Anyway, I had some thoughts as I was sitting here that I wanted to jot down really quick. The majority of people I talked to said you would feel an instantaneous love when your child was born so I was thinking Jack was going to be born and BAM. But...it wasn't that way so much with me. Sure, I knew I loved him but I didn't feel love so much as I did a protection for the little guy (little little guy). I didn't really know who he was or what it was like to have a baby.
Now, it's so different. Now I know him and he knows me. I was watching the movie 17 Miracles yesterday and started crying when I saw a woman burying her infant. I knew I would never be strong enough to do something like that (hence I was born in 1987...) and hopefully I never will.
I love having my little baby, my friend, my at-home buddy. His smiles are so contagious and I know every parent feels the same way about their child, I'm just excited that I get to experience it now with my own!

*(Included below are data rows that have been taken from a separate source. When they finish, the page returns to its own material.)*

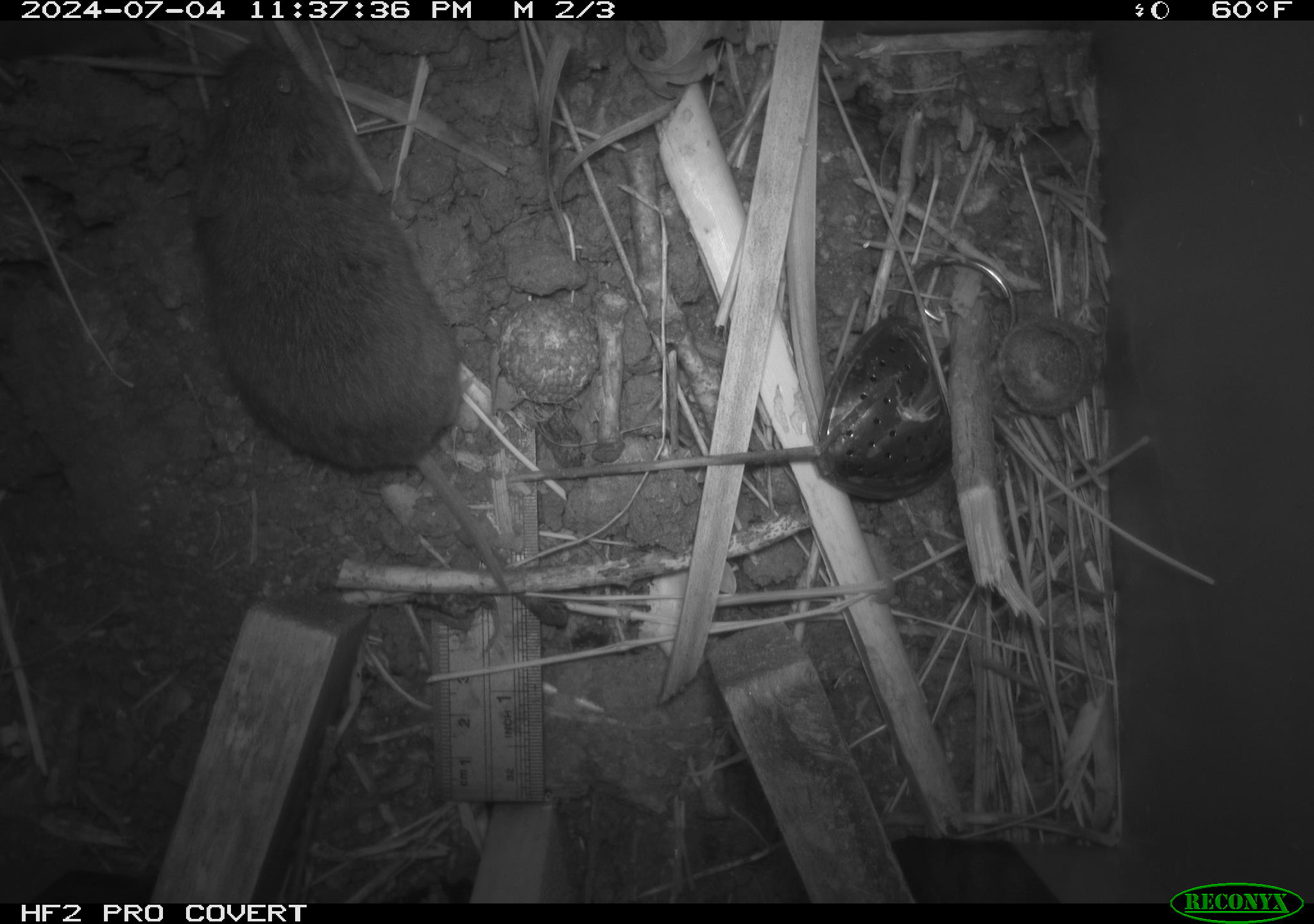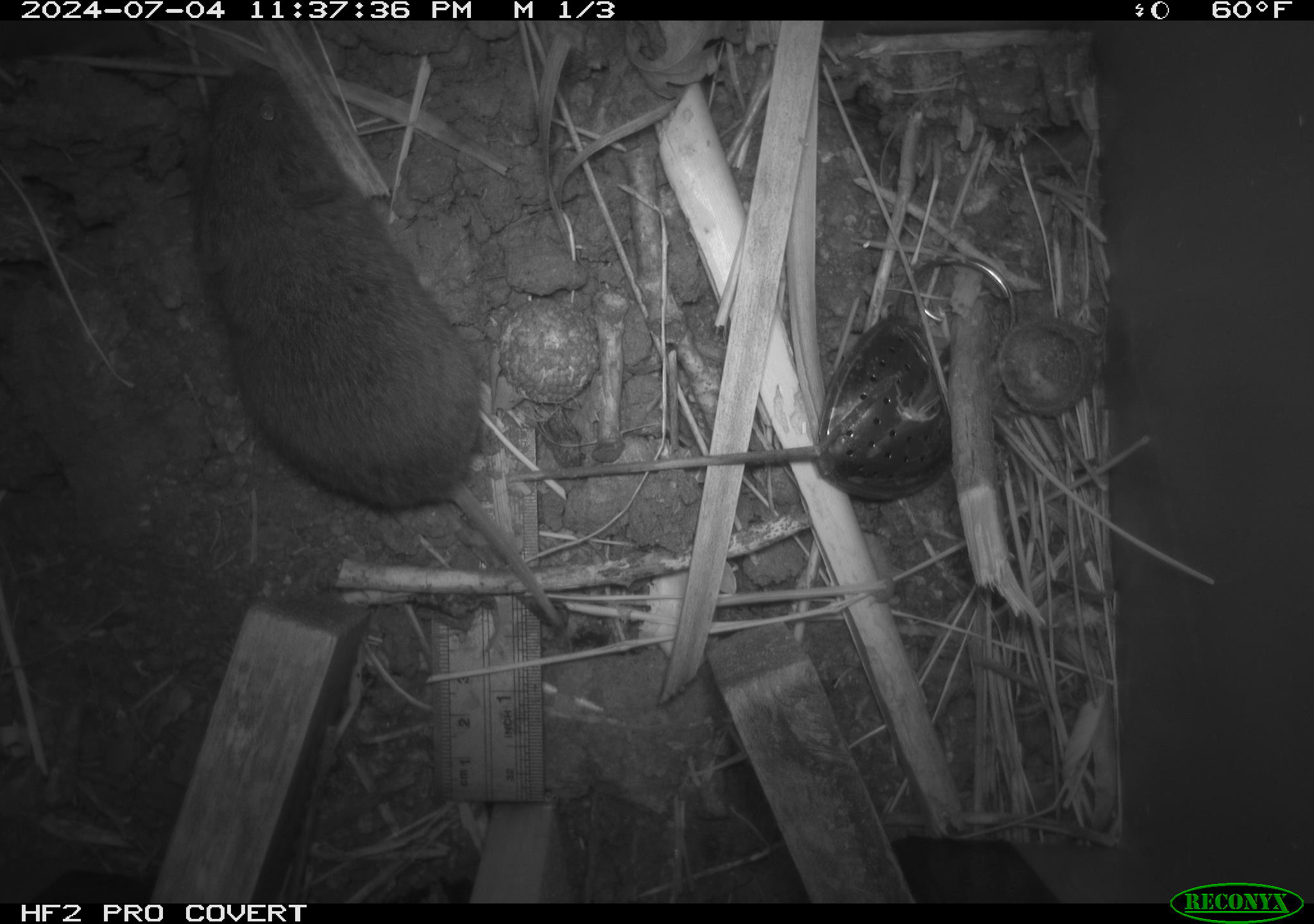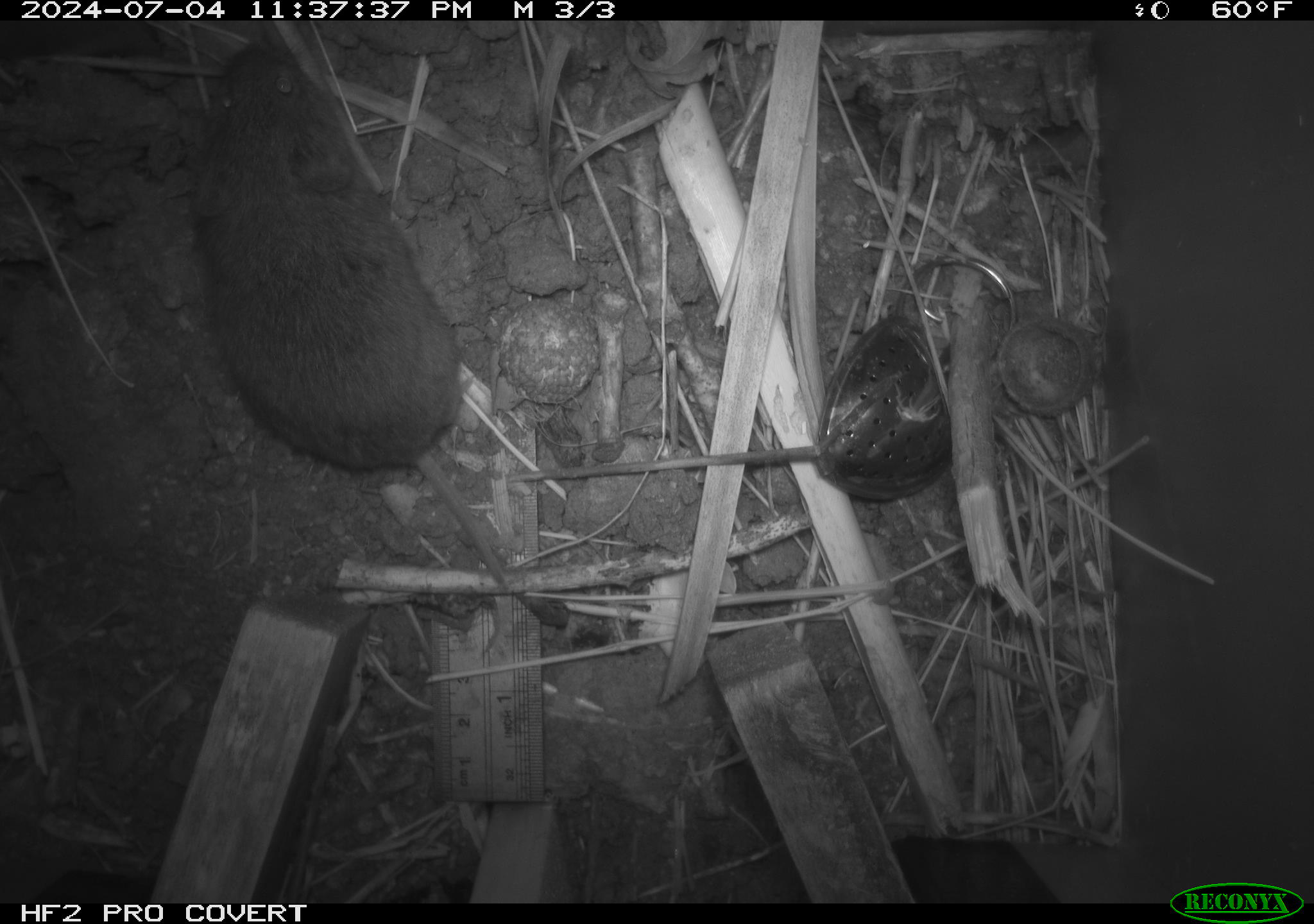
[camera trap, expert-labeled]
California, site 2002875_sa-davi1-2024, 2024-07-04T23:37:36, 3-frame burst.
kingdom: Animalia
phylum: Chordata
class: Mammalia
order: Rodentia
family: Cricetidae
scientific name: Arvicolinae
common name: voles, lemmings, and muskrats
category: arvicolinae subfamily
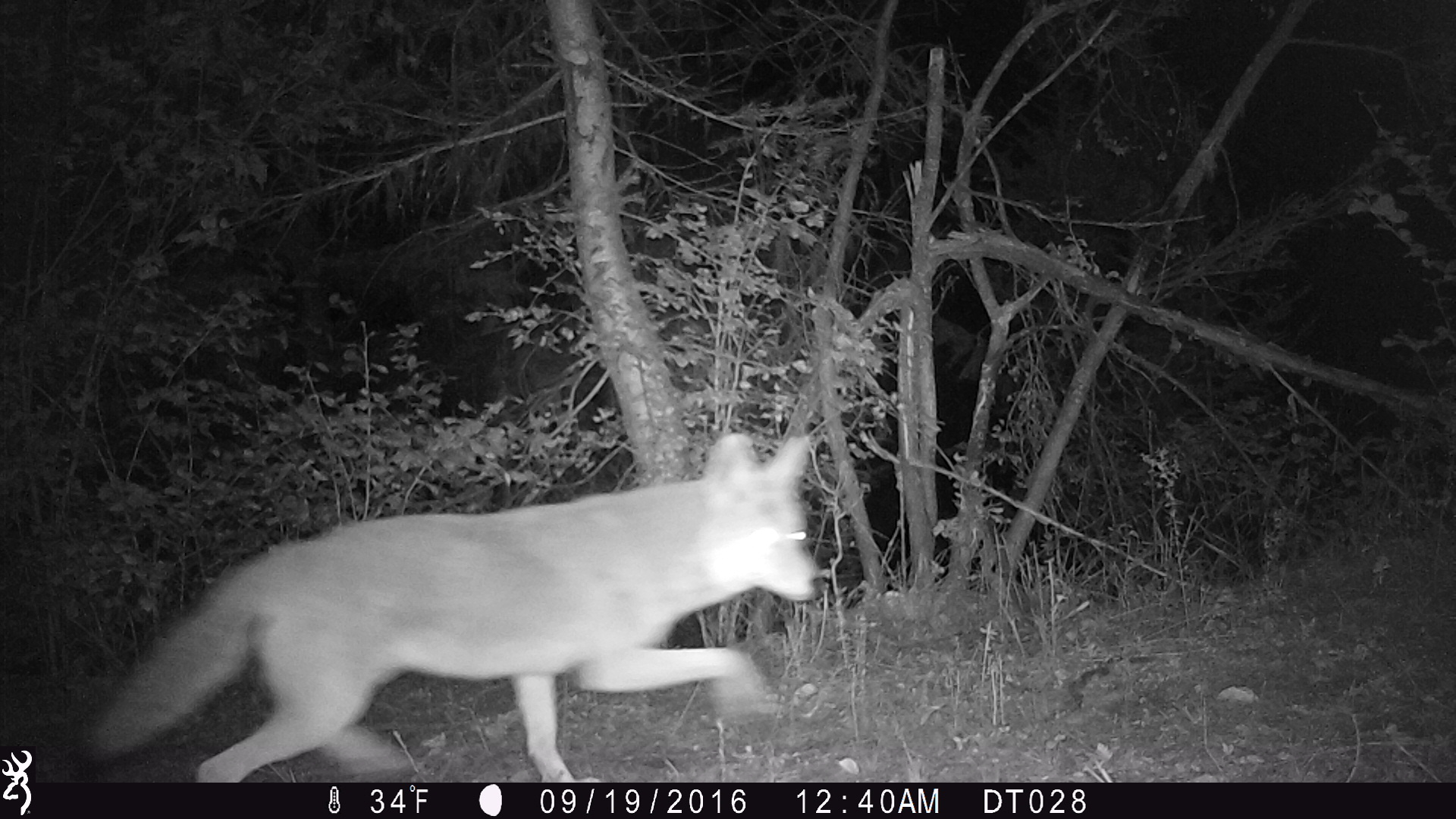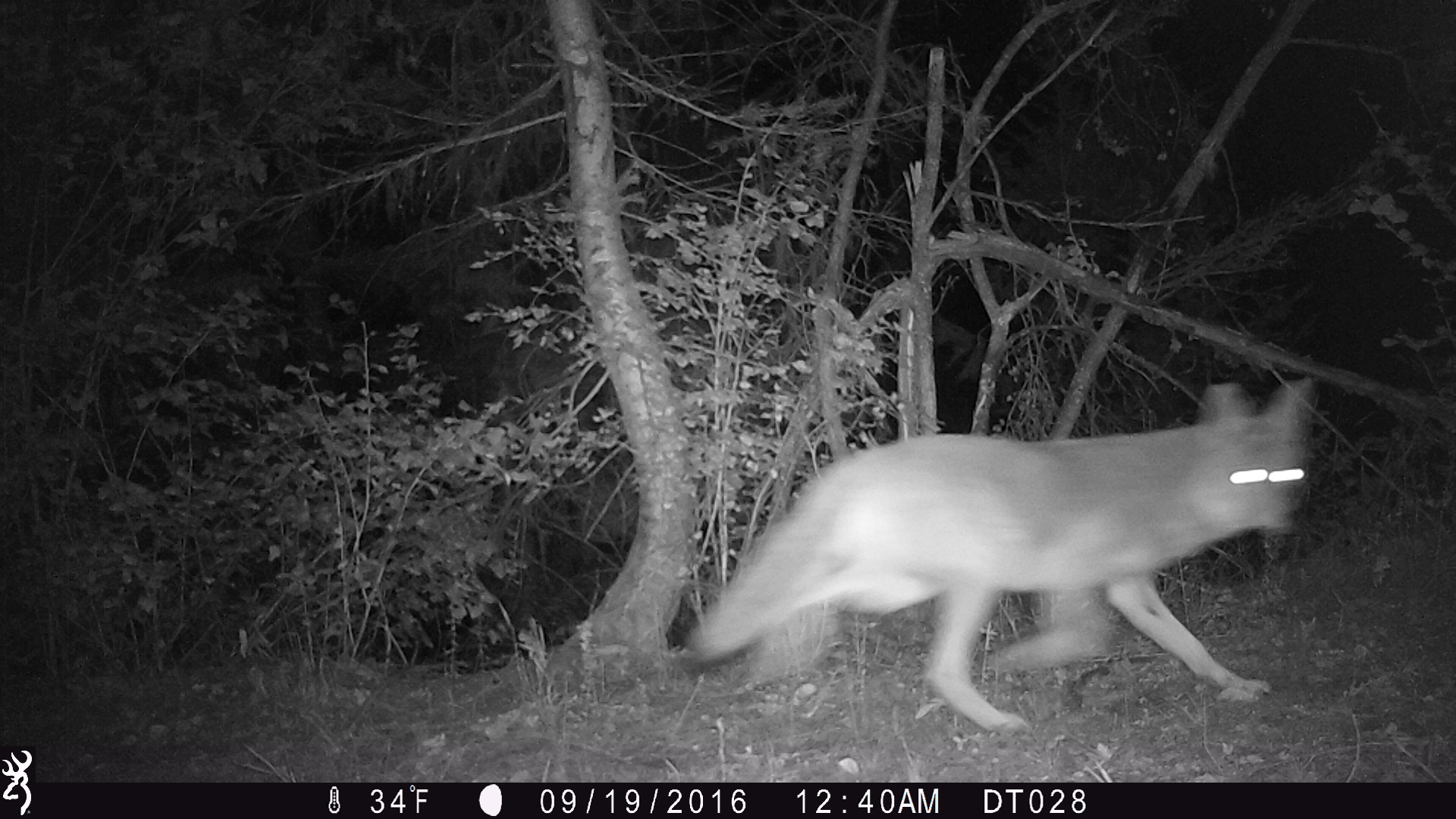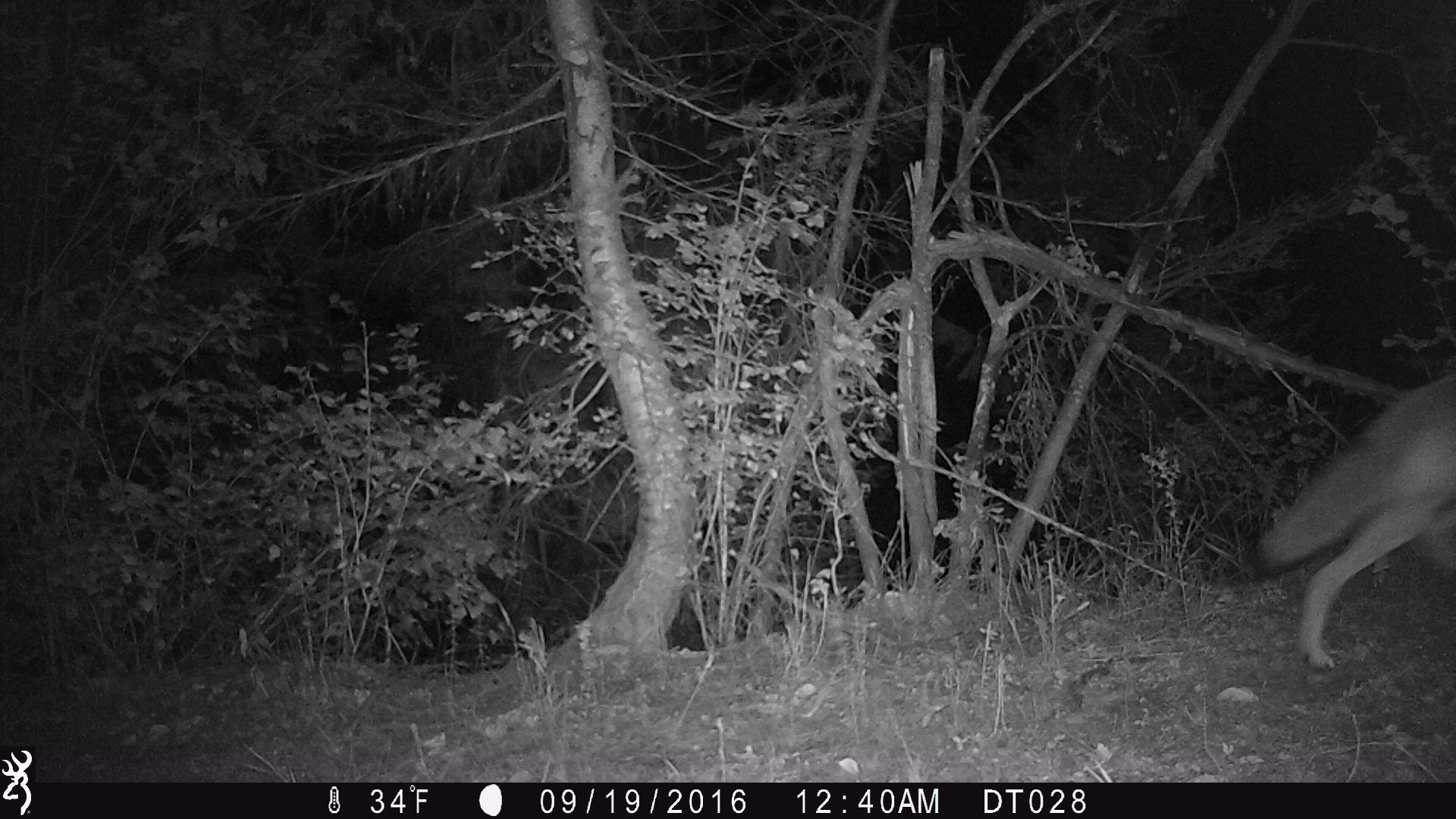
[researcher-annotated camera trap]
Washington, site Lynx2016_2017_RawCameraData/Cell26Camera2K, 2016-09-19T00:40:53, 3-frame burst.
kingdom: Animalia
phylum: Chordata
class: Mammalia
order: Carnivora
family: Canidae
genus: Canis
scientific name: Canis latrans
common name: coyote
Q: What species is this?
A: Canis latrans (coyote).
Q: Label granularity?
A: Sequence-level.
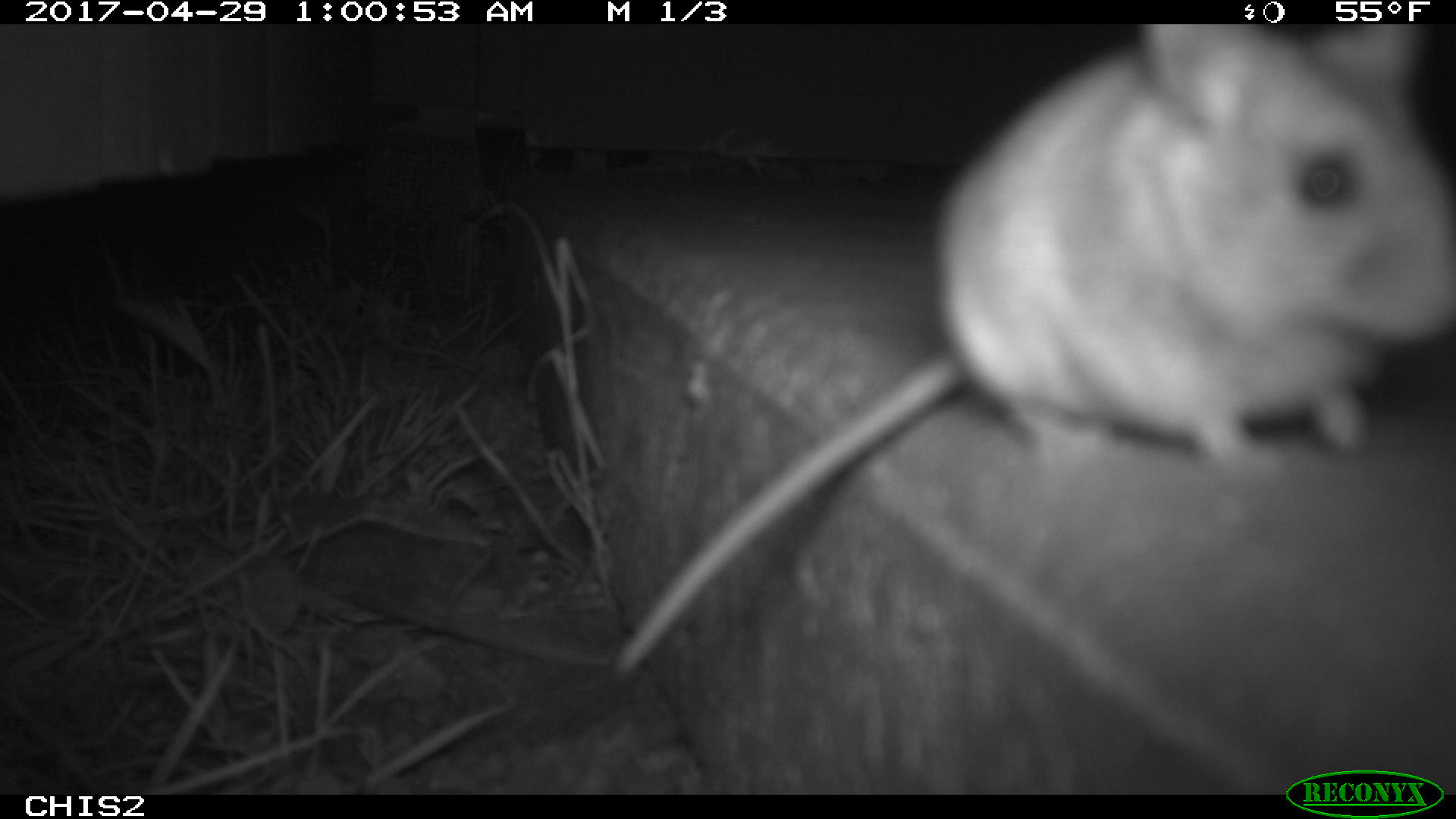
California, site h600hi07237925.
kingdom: Animalia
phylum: Chordata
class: Mammalia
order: Rodentia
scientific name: Rodentia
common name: rodent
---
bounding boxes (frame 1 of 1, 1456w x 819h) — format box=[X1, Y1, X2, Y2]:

I have been blessed with such a good baby. Heavenly Father was truly watching out for me when he placed Jack in our family. He knew after years of struggling with wanting kids, I would need a good first one :o)

1 comment:
It's so fun to watch your facebook statuses and read your blog posts :) I am so glad you like being a mommy! I think it is the BEST in the whole world! One thing I was thinking about this post...I think a big reason it takes a bit for the real "LOVE" to sink in is that...we begin to love people as we get to know them, as we serve them and as we spend time with them..the more we serve people, the more we come to love them (hence why missionaries end up loving people so much from their missions). I guess that would also explain how a parent's love grows more and more each day.. Hope you are doing well! Can we get together soon!? It's been way too long and I still want to meet your cute little boy!